For example, there was one especially memorable cover of modern dancers on a stage in blue and red leotards, while unseen workmen in blue uniforms with red hats pull the ropes, push levers, turn on lights and and haul set pieces backstage, their gestures replicating the graceful movements of the stars on stage. And Sempé made many of cats (and people) inside their apartments looking out their windows at a myriad of lives going on inside other little squares in other apartments; sort of Hopper-esque, but with more of a contented humor than loneliness. And bikes, he loved bikes (and biking!) –people riding them in the countryside in France or through crowded cityscapes or taking bikes a little too seriously. Like this one, below, of a shop full of bikes, and a man all dressed in his Lance Armstrong gear patiently waiting for his bike to get fine-tuned enough that he can take off.

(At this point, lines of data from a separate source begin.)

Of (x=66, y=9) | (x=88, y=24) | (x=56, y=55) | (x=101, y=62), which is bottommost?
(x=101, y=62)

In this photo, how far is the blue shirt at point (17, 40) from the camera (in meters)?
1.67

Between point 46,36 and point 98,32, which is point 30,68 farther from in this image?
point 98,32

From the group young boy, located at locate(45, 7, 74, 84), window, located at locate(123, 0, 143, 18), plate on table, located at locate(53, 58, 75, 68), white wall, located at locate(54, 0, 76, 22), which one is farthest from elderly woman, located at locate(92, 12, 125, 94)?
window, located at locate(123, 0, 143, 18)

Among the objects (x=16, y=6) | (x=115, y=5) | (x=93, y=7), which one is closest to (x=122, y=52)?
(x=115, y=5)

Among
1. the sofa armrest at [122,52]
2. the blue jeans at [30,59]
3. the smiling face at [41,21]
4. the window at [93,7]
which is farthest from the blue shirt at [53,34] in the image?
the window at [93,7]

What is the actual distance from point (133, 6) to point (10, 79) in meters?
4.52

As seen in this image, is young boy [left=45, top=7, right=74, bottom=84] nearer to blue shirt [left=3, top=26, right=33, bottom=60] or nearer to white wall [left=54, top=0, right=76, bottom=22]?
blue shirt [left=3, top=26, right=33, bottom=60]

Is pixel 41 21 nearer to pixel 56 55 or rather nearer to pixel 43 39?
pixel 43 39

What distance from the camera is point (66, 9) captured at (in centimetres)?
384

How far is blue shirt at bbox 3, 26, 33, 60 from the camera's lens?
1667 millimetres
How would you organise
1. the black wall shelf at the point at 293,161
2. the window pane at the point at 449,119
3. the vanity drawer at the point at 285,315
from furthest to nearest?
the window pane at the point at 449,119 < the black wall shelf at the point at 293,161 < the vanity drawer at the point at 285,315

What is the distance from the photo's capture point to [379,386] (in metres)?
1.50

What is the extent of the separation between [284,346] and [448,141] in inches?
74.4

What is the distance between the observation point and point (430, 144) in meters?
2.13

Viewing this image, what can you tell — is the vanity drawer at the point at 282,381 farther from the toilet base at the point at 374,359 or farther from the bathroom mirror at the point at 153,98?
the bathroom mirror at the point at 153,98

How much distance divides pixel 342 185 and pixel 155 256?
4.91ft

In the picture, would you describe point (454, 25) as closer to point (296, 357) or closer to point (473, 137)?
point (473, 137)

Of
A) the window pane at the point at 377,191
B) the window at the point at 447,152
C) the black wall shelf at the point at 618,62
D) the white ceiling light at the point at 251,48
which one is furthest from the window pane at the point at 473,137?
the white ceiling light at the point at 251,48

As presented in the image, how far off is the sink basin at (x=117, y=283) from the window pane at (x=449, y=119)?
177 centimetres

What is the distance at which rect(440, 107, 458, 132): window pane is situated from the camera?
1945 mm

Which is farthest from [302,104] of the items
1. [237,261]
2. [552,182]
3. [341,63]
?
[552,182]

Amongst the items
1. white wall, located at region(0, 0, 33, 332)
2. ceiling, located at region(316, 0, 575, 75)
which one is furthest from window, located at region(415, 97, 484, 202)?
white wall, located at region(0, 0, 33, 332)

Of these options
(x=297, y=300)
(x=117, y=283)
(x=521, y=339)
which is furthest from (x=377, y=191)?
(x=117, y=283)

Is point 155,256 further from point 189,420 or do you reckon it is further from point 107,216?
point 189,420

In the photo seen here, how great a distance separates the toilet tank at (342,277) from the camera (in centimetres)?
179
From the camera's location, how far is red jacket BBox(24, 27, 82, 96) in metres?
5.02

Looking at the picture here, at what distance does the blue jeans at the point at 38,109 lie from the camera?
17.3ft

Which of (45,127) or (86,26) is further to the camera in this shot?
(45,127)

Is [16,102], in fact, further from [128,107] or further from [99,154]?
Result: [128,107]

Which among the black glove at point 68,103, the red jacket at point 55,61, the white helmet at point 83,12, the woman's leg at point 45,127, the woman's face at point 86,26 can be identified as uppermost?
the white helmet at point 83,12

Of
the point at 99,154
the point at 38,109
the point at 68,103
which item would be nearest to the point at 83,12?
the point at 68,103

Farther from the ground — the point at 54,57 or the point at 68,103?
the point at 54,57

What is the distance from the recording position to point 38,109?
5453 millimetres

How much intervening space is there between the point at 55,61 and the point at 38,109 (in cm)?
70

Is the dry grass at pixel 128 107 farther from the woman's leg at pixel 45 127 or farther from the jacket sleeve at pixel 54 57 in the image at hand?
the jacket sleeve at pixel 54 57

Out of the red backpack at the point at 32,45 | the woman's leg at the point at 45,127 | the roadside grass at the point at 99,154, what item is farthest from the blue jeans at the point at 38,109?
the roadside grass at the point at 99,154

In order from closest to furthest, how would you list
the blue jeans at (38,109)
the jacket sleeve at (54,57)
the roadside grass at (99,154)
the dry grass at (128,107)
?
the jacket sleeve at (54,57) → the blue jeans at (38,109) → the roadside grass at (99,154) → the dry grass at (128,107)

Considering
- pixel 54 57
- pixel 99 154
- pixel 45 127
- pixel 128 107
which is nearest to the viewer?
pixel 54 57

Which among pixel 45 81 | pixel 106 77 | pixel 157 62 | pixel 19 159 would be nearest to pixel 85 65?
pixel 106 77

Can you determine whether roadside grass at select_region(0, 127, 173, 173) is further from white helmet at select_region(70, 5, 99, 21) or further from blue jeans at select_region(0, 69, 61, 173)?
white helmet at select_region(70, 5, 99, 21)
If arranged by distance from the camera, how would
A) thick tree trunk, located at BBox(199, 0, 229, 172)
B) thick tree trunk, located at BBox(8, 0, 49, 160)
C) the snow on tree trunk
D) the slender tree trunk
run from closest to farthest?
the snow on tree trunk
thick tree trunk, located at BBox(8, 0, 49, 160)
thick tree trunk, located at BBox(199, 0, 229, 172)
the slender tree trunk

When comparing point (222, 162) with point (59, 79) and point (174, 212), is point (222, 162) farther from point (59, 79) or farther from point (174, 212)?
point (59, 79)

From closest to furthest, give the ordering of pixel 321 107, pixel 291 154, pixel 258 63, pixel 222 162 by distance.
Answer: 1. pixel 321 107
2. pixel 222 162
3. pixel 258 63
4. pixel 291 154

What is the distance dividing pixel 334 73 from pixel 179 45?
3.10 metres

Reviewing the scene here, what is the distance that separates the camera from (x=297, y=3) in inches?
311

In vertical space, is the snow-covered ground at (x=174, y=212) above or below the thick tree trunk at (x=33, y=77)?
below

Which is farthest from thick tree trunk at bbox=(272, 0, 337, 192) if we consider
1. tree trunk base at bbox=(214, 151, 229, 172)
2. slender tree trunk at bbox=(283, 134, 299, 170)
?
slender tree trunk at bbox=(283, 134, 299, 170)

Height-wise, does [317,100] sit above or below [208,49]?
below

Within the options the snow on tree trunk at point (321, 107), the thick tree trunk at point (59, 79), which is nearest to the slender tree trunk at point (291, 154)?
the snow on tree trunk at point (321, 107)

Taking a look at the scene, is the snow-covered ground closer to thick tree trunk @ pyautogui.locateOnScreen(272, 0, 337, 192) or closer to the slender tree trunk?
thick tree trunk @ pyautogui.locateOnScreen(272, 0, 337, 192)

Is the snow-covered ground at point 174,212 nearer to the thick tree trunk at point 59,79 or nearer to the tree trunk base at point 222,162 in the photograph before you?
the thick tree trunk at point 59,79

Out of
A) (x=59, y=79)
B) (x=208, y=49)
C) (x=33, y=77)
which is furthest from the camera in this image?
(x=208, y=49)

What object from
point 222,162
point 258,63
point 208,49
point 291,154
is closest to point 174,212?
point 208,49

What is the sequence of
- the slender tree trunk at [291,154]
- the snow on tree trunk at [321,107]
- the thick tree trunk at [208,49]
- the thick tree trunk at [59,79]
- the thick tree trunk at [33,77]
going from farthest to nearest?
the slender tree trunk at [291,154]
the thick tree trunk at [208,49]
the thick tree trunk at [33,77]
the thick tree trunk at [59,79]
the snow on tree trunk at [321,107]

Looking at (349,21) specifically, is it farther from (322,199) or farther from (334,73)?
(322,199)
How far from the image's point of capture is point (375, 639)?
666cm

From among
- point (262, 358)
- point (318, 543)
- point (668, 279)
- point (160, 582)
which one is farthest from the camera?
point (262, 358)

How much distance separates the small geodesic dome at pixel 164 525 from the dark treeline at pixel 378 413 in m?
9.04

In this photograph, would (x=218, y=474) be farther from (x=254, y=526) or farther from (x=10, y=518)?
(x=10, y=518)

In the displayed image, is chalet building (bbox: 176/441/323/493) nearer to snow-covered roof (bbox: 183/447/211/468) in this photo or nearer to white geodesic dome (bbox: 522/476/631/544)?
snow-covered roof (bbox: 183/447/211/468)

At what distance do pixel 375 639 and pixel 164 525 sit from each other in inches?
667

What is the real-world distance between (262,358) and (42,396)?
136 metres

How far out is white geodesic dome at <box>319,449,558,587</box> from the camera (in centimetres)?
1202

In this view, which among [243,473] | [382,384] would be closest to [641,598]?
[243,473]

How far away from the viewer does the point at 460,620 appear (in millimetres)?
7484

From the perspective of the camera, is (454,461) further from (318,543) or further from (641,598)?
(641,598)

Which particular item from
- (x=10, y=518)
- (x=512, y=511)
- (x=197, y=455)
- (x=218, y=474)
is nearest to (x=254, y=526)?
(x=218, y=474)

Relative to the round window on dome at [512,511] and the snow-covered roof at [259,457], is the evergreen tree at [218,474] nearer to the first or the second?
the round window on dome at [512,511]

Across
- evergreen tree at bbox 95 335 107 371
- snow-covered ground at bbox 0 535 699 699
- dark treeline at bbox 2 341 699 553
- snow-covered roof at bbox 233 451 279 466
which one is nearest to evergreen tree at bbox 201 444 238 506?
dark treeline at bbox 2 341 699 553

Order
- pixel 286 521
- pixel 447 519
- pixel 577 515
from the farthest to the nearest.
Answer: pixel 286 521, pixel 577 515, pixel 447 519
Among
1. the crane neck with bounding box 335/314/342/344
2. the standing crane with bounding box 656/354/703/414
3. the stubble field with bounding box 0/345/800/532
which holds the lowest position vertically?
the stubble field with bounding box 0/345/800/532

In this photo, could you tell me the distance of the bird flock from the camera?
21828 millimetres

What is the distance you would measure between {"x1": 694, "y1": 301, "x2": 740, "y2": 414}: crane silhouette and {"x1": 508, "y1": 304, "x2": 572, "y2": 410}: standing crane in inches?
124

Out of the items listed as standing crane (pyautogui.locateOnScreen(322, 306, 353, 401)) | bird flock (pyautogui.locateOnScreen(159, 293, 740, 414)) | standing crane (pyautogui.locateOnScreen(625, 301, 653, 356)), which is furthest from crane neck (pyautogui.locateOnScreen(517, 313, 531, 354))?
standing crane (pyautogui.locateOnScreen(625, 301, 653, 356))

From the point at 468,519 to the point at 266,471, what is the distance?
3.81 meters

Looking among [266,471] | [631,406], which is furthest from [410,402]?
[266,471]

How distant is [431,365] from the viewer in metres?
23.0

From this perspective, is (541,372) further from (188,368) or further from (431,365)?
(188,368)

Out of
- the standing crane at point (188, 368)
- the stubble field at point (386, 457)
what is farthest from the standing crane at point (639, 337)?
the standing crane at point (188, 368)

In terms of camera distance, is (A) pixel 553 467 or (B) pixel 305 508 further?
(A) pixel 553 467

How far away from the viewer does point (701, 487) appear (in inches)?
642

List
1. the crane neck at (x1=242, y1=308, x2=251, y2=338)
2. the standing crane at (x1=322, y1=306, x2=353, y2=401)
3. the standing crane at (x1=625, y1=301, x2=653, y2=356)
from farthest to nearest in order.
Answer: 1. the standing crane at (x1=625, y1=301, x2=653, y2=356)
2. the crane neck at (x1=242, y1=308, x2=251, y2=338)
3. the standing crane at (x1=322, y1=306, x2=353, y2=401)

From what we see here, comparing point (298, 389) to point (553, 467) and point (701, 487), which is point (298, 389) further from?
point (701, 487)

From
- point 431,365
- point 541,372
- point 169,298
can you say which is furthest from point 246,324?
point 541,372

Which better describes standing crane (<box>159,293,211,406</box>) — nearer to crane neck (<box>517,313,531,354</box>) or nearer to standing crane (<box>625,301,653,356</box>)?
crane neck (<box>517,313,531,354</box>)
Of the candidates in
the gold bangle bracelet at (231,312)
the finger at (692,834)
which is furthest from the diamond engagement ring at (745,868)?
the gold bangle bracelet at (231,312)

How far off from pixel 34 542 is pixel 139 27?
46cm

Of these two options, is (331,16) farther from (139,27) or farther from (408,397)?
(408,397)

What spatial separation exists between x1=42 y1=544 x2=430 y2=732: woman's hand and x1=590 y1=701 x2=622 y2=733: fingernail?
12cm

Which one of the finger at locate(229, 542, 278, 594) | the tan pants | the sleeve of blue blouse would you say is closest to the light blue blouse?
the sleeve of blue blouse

Many children (especially French children, for sure) can take one look at an image of Sempé’s Nicolas, a messy-haired boy of around six years old, and they will say, “Oh yeah, that’s Nicholas.”

Jean-Jacques Sempé created Nicolas with his friend (and Asterix creator) René Goscinny and together they published a comic strip  that was first published in 1956 in a Belgian newspaper, Le Moustique, which went on to become 16 books in total published under the series title, Le Petit Nicolas, or Little Nicholas, in English. (The books were translated into 30 languages.) Movies were made of the books and children all over the world related to Sempé and Goscinny’s sensitively drawn experience of childhood which was told from the perspective of the child, and more specifically, of a small French boy growing up in a mostly safe world full of friendships, inscrutable adults, ridiculous teachers, epic marble games and surprisingly fascinating girls.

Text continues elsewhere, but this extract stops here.